A notorious high-risk NSW prisoner, who founded Sydney gang Brothers 4 Life, has failed to overturn a ban on him communicating in Arabic to his family.
Bassam Hamzy had also challenged other conduct by NSW jail authorities including a requirement his legal representatives undergo a criminal record check before they are approved to visit.
Hamzy was convicted in 2001 of murder, malicious wounding with intent to do grievous bodily harm, maliciously discharging loaded arms with intent to do grievous bodily harm, threatening to use a firearm with intent to prevent or hinder lawful apprehension and conspiracy to murder.
His non-parole period for those offences will expire in December 2023, but he has also committed serious breaches while in custody.
Deemed an "extreme high-risk restricted" (EHRR) inmate, he is housed Area 2 of Goulburn supermax prison.
Hamzy had argued his parents didn't have very good English, some Arabic words have no precise equivalent meaning in English and Arabic Quranic verses were used in the five daily Islamic prayers.
Justice Geoffrey Bellew on Wednesday dismissed all of Hamzy's claims.

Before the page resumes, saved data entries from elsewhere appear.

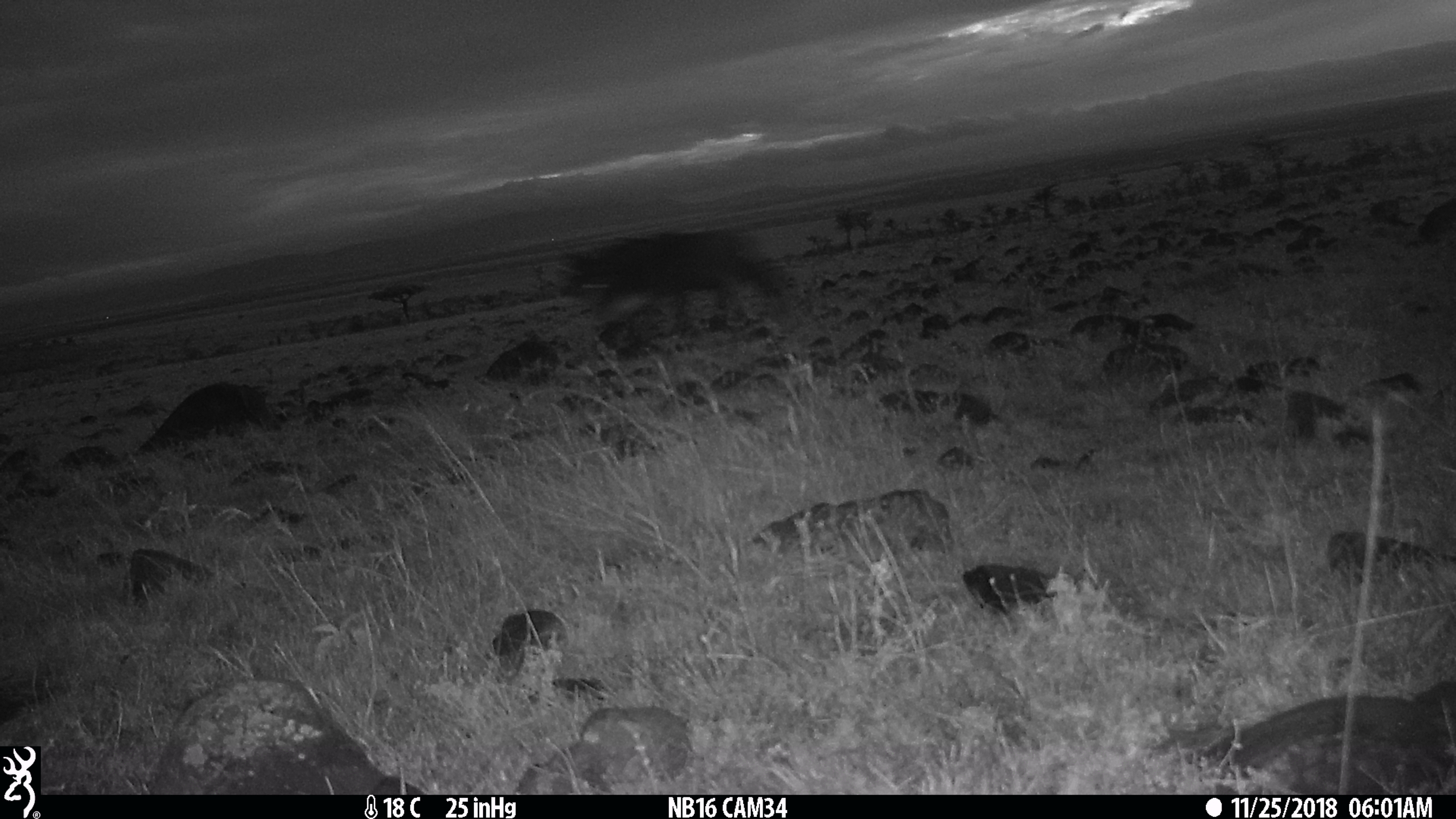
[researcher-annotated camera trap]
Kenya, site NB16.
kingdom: Animalia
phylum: Chordata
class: Mammalia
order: Artiodactyla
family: Bovidae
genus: Connochaetes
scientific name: Connochaetes taurinus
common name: blue wildebeest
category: wildebeest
Wildebeest (blue wildebeest) (Connochaetes taurinus).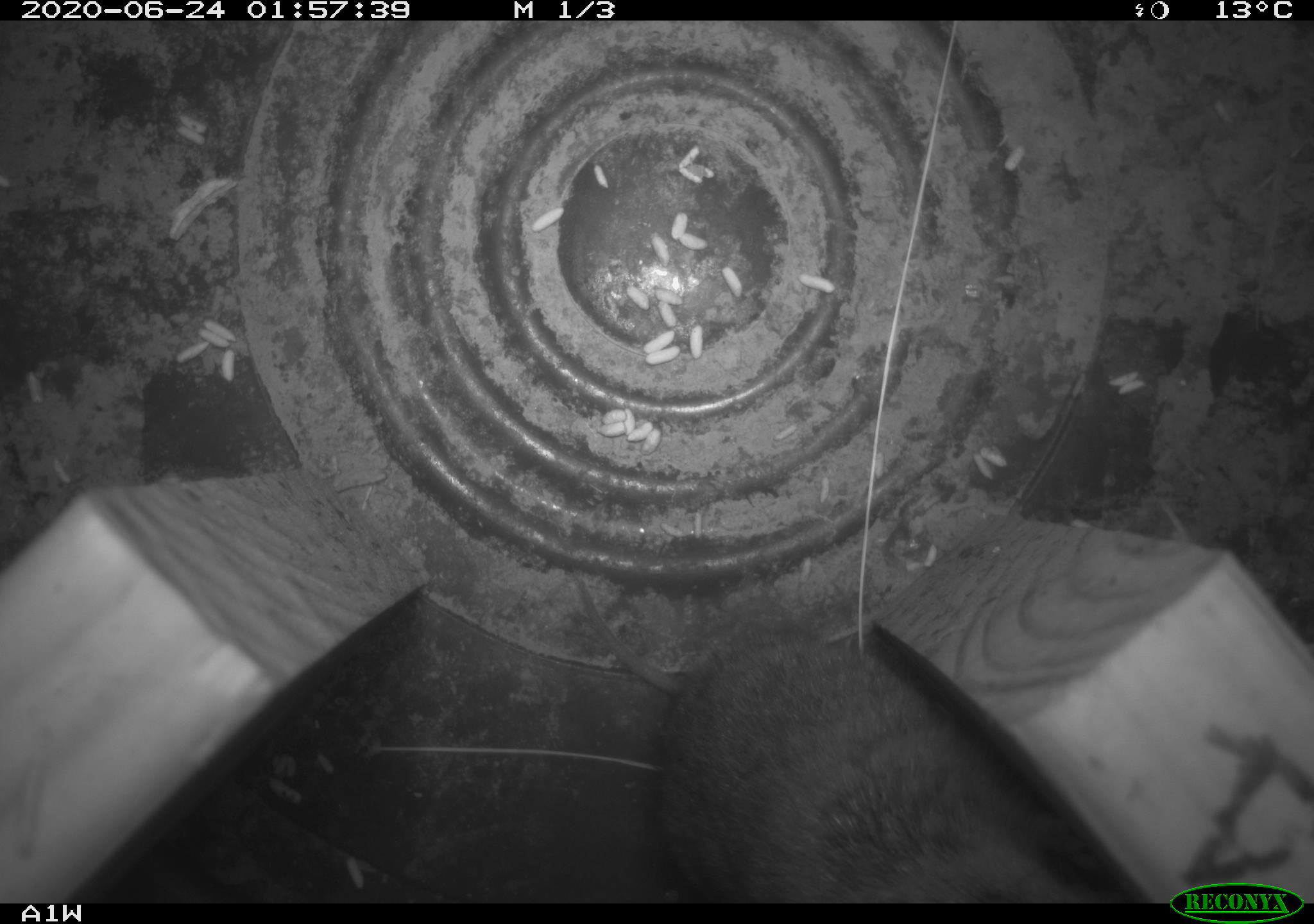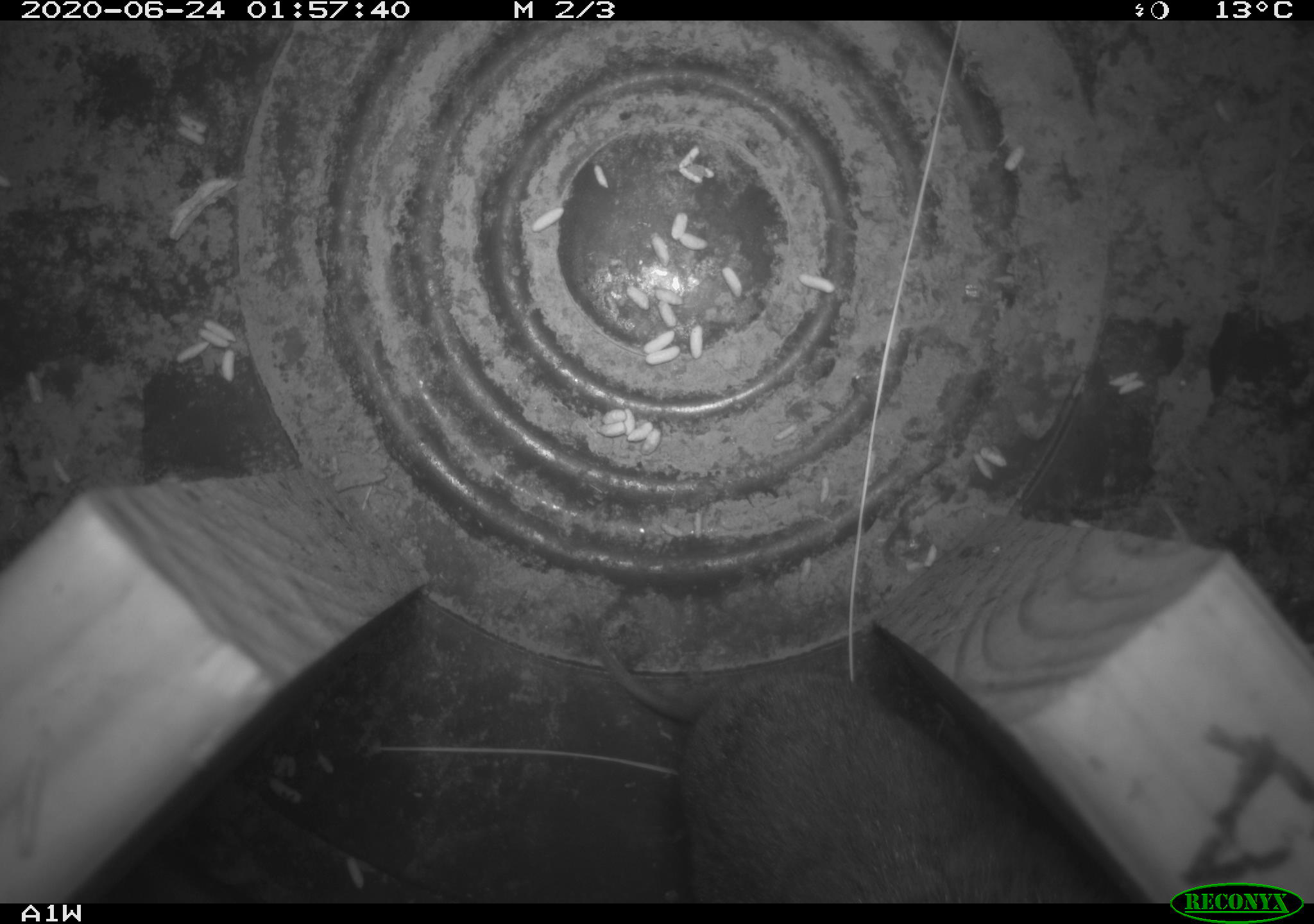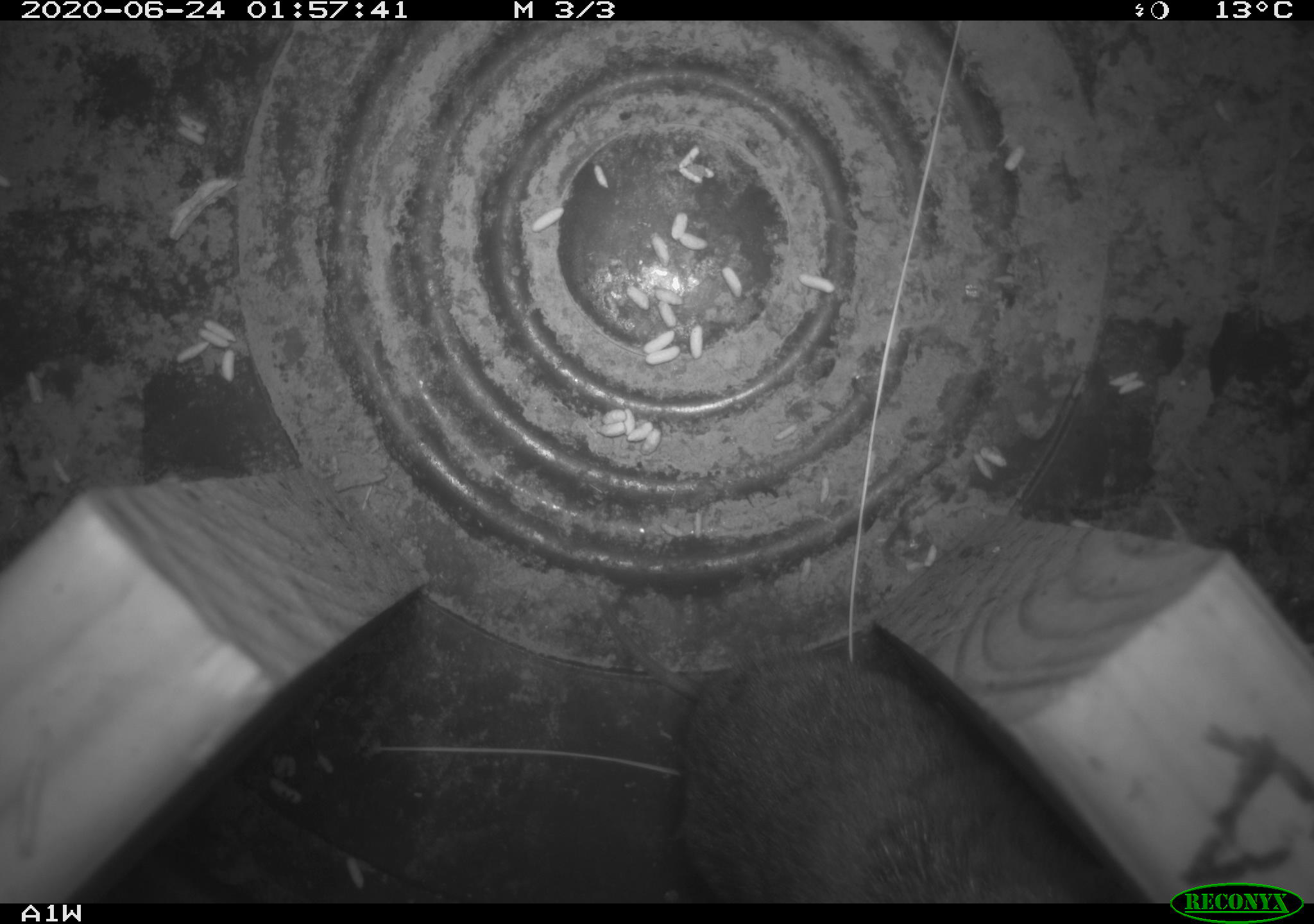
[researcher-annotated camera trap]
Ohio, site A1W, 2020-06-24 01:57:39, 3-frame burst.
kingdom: Animalia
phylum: Chordata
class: Mammalia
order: Rodentia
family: Cricetidae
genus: Microtus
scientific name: Microtus pennsylvanicus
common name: meadow vole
Meadow vole (Microtus pennsylvanicus).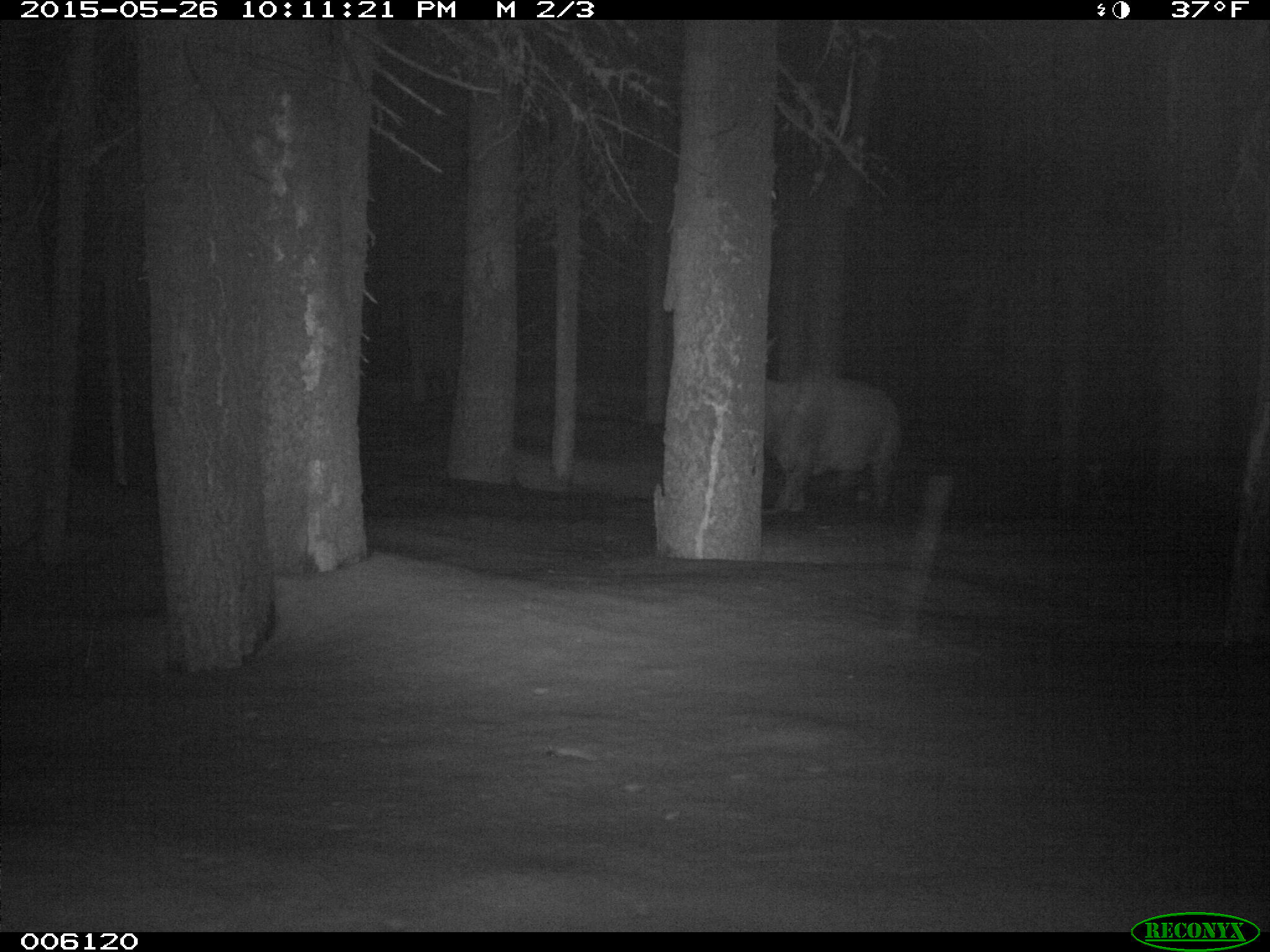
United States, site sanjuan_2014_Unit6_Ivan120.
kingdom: Animalia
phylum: Chordata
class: Mammalia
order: Artiodactyla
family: Cervidae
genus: Cervus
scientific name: Cervus elaphus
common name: red deer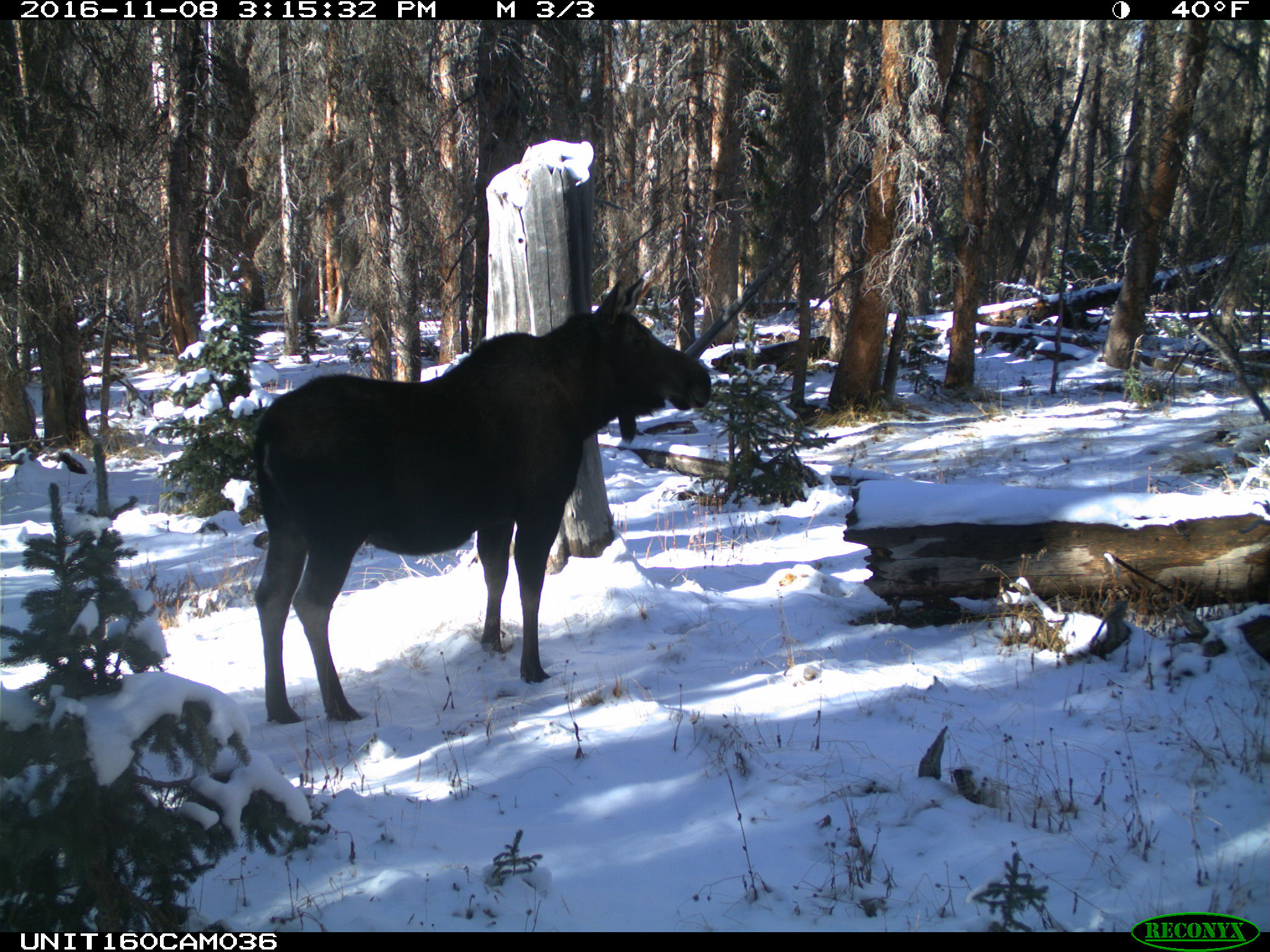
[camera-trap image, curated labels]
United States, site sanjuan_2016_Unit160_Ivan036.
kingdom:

He said the right to freedom of opinion and expression didn't extend to a human right to communicate with other people, in all circumstances, in the language of a person's choice.
Nor was the prison authority's language requirement based on race, the judge said.
The Supreme Court heard the prison can approve interpreters to sit in on approved non-English conversations but hadn't done for Hamzy.
"I should emphasise that nothing that I have said ... should be construed as expressing a view that a person who is in custody is to be regarded as 'civilly dead', or a person whose human rights are 'checked at the door'," the judge said.
He said Australia's position ran parallel with English law that any convicted prisoner retains all civil rights which are not taken away expressly or by necessary implication.
"At the same time, the rights of the plaintiff, as an EHRR inmate, are necessarily curtailed as a consequence of the fact of his imprisonment," he said.